Fear Of Higher Rates Spanks Markets

Ulli Market Commentary Contact

[Chart courtesy of MarketWatch.com]

  1. Moving the markets

After yesterday’s strong bullish bounce into May, the picture looked anything but warm and fuzzy this morning, when the major dropped sharply but managed to rebound off their lows, however, only the Dow climbed back into the green.

The Nasdaq had its worst day since March, as fears of rising inflation, concerns of higher bond yields as well as the Biden administration’s potential tax hikes extracted their pound of flesh from the tech sector.

It was none other than Treasury Secretary and former Fed head Janet Yellen, who put the bulls on notice that changes might be forthcoming. Here are her highlights:

“It may be that interest rates will have to rise a little bit to make sure our economy doesn’t overheat.”

“We’ve gone for way too long letting long-term problems fester in our economy.”

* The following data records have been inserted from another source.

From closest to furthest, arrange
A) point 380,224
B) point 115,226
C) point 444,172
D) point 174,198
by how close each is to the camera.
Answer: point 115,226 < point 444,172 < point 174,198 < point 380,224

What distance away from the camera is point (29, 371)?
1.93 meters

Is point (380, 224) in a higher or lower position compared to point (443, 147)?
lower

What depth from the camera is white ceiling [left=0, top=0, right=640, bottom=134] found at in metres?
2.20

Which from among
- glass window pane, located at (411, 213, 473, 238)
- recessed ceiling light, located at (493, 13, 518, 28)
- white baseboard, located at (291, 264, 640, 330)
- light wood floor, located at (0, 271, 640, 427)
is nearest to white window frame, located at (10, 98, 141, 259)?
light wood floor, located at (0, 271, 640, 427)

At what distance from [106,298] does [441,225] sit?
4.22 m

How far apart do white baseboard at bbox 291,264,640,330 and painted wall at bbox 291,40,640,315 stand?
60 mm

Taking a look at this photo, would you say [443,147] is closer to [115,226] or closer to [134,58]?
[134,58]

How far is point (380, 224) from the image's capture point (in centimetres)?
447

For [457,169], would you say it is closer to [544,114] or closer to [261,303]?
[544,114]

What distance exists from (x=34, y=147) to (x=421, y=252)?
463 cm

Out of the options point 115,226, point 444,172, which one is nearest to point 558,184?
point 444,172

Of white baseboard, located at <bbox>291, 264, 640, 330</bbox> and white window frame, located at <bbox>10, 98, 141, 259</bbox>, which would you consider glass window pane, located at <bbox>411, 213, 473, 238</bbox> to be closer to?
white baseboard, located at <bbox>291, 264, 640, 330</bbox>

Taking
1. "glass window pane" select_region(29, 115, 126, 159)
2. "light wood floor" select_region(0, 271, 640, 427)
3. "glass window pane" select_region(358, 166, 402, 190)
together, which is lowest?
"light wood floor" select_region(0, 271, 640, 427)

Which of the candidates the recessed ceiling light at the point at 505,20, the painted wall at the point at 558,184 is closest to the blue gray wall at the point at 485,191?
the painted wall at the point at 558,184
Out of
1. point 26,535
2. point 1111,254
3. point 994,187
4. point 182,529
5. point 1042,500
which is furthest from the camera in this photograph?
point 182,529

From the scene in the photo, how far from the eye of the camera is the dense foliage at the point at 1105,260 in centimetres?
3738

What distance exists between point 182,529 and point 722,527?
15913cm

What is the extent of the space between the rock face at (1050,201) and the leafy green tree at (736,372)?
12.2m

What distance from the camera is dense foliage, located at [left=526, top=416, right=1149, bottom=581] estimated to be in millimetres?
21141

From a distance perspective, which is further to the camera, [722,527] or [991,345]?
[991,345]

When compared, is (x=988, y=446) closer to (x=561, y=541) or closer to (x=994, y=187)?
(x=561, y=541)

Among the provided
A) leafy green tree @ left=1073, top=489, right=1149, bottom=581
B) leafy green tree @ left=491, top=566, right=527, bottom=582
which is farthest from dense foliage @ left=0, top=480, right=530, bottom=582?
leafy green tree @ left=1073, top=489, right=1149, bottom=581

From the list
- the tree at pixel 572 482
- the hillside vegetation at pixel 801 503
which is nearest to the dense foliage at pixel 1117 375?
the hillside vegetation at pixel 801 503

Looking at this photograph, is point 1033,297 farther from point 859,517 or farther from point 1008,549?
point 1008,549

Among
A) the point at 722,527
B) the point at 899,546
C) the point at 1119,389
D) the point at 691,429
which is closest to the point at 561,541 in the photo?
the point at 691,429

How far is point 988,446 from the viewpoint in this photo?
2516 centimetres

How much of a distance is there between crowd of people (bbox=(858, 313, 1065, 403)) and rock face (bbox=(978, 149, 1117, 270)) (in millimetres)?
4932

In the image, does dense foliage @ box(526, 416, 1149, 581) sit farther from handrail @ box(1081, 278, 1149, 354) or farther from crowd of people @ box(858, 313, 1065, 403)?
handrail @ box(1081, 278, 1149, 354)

Ouch! That was enough to send the markets reeling, and— stocks puked as one would expect at the first signs of the punchbowl being taken away…as ZeroHedge commented so eloquently.

That was followed up by another bon mot, namely: We wonder what Jay Powell will have to say about Janet stepping on his toes? Did she just start the process of thinking about thinking about thinking about normalization?

Tongue in cheek comments aside, the US Dollar jumped after Yellen’s remarks, which demolished Gold’s early gains and pushed the precious metal back into the red. Value outperformed Growth with RPV storming back into the green during the afternoon recovery.

The 10-year bond yield chopped around aimlessly but ended up below the 1.6% level. For sure, as I have commented on may occasions, inflation is a concern and you only need to look at trend of the Commodity Index, which continued its rise to the highest since 2011, as ZH pointed out.

And again, via ZH, Bloomberg updated the Global Liquidity Proxy, which shows that, absent of further stimulus, the S&P 500 may drop but find support around the 3,900 level.   

2. ETFs in the Spotlight

In case you missed the announcement and description of this section, you can read it here again.

It features some of the 10 broadly diversified domestic and sector ETFs from my HighVolume list as posted every Saturday. Furthermore, they are screened for the lowest MaxDD% number meaning they have been showing better resistance to temporary sell offs than all others over the past year.

The below table simply demonstrates the magnitude with which these ETFs are fluctuating above or below their respective individual trend lines (%+/-M/A). A break below, represented by a negative number, shows weakness, while a break above, represented by a positive percentage, shows strength.

For hundreds of ETF choices, be sure to reference Thursday’s StatSheet.

For this current domestic “Buy” cycle, here’s how some our candidates have fared:

Click image to enlarge.

Again, the %+/-M/A column above shows the position of the various ETFs in relation to their respective long-term trend lines, while the trailing sell stops are being tracked in the “Off High” column. The “Action” column will signal a “Sell” once the -8% point has been taken out in the “Off High” column. For more volatile sector ETFs, the trigger point is -10%.

3. Trend Tracking Indexes (TTIs)

Our TTIs slipped a tad, as the major indexes staged an afternoon rebound thereby reducing some of the early morning losses.

This is how we closed 05/04/2021:

Domestic TTI: +19.33% above its M/A (prior close +19.46%)—Buy signal effective 07/22/2020.

International TTI: +14.90% above its M/A (prior close +15.50%)—Buy signals effective 07/22/2020.

Disclosure: I am obliged to inform you that I, as well as my advisory clients, own some of the ETFs listed in the above table. Furthermore, they do not represent a specific investment recommendation for you, they merely show which ETFs from the universe I track are falling within the specified guidelines.